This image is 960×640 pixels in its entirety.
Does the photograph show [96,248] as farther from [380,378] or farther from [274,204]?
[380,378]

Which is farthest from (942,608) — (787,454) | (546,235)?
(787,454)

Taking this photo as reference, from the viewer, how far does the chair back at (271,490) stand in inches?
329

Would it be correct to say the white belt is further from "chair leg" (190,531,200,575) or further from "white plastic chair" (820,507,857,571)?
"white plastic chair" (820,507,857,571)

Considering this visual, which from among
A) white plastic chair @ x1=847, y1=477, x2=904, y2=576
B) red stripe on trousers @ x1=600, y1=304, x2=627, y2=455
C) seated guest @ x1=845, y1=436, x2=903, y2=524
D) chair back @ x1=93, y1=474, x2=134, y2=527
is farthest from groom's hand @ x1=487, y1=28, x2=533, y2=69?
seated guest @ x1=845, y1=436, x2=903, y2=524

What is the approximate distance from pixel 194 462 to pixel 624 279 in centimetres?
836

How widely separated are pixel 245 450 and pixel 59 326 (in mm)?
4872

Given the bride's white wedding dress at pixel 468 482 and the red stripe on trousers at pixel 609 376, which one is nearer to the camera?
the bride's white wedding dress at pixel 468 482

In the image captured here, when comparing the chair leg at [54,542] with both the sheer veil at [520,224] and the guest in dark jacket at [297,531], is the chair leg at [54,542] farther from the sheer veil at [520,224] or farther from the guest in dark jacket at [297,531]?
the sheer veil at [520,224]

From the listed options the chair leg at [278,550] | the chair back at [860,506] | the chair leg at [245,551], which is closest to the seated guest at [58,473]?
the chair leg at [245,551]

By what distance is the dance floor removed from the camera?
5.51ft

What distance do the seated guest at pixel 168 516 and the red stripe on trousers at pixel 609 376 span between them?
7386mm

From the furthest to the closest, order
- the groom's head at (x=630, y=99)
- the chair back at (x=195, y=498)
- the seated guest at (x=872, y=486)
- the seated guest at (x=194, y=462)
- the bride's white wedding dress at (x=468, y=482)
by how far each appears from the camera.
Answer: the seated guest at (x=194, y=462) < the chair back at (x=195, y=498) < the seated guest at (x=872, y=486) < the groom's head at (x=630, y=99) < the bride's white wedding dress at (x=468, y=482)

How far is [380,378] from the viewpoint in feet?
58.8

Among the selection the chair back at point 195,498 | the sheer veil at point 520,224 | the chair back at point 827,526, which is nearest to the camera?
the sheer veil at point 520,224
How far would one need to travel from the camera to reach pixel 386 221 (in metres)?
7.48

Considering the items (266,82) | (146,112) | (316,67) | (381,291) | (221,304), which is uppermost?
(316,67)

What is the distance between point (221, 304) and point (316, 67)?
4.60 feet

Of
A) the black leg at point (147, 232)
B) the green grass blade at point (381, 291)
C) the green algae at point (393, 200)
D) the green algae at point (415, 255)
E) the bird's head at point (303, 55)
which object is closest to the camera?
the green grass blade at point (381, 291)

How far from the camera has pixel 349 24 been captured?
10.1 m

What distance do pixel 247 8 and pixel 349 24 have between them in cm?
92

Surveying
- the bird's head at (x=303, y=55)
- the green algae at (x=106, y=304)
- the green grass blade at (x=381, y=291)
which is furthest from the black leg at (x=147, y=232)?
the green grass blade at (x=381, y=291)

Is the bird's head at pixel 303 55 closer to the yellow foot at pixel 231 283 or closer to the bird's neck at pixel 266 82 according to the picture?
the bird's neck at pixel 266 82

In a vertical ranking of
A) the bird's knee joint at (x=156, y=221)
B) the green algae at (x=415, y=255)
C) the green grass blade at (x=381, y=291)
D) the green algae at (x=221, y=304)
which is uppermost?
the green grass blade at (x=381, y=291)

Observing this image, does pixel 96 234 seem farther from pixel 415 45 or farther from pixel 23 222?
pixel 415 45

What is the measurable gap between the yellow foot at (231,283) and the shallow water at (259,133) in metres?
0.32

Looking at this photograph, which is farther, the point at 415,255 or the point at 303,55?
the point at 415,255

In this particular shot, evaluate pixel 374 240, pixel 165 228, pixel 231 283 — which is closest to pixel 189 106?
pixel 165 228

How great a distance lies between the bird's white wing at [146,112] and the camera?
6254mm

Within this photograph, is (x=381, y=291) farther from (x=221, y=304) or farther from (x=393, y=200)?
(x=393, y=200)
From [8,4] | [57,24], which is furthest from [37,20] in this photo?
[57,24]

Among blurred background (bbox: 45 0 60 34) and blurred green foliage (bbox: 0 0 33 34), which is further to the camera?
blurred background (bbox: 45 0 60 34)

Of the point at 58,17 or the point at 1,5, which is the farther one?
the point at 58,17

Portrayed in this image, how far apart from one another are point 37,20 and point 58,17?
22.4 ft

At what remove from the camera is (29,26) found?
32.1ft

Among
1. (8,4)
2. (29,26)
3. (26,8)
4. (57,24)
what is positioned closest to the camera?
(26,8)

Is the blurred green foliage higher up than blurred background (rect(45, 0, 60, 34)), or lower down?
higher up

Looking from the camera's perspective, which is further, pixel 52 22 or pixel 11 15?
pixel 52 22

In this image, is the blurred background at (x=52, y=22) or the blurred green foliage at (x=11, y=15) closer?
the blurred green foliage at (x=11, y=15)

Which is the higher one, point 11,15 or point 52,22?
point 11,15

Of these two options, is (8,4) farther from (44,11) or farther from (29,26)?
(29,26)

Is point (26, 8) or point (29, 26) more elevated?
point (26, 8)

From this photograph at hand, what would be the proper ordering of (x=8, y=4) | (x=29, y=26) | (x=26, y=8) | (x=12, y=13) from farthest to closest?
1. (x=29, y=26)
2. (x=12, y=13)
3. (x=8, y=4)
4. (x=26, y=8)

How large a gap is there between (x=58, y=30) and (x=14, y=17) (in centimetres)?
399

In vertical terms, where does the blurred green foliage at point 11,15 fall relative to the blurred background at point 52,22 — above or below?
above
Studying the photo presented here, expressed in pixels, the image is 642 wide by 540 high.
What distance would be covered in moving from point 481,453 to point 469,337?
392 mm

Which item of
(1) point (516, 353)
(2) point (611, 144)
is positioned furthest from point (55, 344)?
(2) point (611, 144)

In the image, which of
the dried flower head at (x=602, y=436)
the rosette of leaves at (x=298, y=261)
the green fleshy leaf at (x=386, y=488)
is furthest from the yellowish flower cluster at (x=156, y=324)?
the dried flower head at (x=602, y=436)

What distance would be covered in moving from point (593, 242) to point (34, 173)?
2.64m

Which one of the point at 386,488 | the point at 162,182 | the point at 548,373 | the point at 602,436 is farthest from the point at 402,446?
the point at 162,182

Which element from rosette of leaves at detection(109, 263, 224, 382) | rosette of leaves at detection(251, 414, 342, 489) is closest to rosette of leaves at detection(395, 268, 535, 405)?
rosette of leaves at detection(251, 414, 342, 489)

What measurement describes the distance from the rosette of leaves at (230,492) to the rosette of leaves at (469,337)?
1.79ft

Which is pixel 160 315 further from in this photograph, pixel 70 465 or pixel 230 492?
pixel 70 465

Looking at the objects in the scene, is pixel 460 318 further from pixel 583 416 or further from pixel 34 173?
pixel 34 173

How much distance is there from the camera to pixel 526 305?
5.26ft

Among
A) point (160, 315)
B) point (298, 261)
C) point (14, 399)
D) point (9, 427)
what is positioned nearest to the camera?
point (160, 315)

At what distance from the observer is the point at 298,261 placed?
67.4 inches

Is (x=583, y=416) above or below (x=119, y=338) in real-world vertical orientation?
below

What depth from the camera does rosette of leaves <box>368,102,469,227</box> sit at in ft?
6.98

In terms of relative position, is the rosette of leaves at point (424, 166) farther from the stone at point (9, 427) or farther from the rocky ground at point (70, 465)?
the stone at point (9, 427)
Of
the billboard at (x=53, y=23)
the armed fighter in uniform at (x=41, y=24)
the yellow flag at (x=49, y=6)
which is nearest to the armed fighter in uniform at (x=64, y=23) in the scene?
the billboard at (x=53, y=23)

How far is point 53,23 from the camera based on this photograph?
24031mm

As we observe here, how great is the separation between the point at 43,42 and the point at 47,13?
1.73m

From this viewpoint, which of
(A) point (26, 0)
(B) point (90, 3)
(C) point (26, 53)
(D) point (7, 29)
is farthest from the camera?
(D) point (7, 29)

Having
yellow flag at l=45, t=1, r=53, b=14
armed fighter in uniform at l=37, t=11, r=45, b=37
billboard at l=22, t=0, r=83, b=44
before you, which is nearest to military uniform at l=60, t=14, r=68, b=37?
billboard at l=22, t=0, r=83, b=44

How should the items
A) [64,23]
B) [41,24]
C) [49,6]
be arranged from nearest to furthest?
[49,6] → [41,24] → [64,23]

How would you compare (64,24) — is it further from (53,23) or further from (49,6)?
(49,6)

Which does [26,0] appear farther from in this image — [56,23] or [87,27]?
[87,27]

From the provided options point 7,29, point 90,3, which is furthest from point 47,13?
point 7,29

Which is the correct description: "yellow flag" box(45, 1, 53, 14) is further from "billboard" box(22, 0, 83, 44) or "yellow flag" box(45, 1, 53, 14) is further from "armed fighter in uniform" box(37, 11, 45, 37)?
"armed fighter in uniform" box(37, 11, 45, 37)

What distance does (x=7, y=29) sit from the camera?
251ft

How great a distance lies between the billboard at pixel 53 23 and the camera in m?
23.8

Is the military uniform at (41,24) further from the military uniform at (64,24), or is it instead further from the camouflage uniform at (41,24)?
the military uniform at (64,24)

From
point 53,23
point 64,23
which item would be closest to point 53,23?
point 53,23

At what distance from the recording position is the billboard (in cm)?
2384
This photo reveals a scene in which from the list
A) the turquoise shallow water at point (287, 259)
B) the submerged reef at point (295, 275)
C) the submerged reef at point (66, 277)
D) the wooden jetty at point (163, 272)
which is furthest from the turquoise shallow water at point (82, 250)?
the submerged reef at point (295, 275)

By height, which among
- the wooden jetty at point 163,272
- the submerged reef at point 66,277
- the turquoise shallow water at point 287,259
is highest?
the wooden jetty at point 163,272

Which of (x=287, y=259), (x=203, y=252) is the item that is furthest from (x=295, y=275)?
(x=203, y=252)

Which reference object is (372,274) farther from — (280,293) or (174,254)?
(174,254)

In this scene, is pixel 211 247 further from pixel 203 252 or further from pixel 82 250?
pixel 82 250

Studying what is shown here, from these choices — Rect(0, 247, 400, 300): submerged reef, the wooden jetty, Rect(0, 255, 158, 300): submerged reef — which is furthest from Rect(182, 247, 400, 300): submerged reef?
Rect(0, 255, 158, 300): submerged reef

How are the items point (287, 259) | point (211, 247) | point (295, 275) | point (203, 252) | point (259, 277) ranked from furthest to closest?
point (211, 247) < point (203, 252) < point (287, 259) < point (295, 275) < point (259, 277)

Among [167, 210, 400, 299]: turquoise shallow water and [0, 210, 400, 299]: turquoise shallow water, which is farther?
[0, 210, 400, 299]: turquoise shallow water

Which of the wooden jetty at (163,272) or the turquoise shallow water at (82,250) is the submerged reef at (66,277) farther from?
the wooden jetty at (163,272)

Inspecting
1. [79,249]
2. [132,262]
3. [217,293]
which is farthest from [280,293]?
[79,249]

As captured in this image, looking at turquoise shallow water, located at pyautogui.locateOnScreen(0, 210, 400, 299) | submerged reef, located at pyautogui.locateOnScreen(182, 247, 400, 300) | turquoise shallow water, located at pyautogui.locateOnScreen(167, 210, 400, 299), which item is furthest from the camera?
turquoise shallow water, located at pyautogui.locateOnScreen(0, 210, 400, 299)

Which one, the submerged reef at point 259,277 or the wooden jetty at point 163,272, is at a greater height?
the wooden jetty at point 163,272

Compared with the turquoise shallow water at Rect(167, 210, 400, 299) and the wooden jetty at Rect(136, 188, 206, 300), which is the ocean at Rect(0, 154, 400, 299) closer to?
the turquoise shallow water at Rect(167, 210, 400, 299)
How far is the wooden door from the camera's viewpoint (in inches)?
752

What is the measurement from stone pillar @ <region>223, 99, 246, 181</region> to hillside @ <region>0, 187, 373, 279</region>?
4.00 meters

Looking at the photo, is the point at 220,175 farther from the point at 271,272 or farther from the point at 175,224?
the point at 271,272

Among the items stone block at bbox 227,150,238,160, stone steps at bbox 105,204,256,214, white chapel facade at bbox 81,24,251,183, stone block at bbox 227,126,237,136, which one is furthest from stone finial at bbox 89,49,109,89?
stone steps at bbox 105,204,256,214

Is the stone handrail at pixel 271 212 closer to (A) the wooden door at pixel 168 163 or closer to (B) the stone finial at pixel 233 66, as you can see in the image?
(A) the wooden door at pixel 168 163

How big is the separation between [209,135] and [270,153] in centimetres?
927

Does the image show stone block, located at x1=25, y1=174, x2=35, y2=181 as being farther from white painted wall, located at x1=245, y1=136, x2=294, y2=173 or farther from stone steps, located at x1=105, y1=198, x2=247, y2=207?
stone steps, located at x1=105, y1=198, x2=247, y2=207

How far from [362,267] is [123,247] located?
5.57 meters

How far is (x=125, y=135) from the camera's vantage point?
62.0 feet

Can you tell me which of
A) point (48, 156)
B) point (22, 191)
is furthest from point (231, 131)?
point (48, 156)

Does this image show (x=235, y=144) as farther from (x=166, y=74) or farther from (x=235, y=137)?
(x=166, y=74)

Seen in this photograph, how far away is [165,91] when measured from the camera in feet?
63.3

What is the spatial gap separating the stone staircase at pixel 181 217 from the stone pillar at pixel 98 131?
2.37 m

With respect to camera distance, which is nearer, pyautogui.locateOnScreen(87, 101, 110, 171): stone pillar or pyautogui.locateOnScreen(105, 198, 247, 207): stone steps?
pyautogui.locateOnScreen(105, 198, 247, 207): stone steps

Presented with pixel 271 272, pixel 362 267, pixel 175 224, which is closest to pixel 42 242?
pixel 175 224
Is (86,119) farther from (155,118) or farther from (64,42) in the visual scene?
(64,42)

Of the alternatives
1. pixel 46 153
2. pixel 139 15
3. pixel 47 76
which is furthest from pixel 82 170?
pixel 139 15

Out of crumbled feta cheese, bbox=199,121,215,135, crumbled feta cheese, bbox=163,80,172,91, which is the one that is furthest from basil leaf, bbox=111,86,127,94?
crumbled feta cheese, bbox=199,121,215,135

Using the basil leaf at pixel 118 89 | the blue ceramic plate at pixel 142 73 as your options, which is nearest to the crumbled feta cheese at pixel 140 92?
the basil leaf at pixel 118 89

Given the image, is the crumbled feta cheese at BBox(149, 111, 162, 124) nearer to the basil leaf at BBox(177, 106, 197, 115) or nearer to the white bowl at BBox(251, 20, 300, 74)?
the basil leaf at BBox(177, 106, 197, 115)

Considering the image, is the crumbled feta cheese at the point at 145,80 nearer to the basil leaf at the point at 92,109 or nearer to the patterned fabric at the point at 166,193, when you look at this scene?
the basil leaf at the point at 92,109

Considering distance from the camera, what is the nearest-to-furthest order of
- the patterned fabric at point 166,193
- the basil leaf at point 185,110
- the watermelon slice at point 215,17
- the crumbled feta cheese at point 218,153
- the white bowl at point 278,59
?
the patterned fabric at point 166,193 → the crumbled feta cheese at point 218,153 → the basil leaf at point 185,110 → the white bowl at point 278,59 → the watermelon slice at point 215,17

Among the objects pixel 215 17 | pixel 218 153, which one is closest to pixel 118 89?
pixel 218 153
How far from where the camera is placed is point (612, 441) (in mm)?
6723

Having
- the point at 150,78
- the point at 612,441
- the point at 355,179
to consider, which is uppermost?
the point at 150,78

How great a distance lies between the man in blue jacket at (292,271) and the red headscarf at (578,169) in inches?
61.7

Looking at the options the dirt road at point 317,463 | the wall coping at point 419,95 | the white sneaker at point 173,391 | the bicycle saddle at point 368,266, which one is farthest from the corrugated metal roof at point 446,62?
□ □ □ □ □ □ □
> [AIM]
Please copy the entries word for word, starting at the line that contains "How great a distance lies between the man" and ending at the last line of the entries.

> [RESPONSE TO THE TASK]
How great a distance lies between the man in blue jacket at (292,271) and the red headscarf at (578,169) in inches?
61.7

Looking at the options the dirt road at point 317,463 | the wall coping at point 419,95 | the white sneaker at point 173,391 | the bicycle saddle at point 368,266, which one is farthest from the corrugated metal roof at point 446,62?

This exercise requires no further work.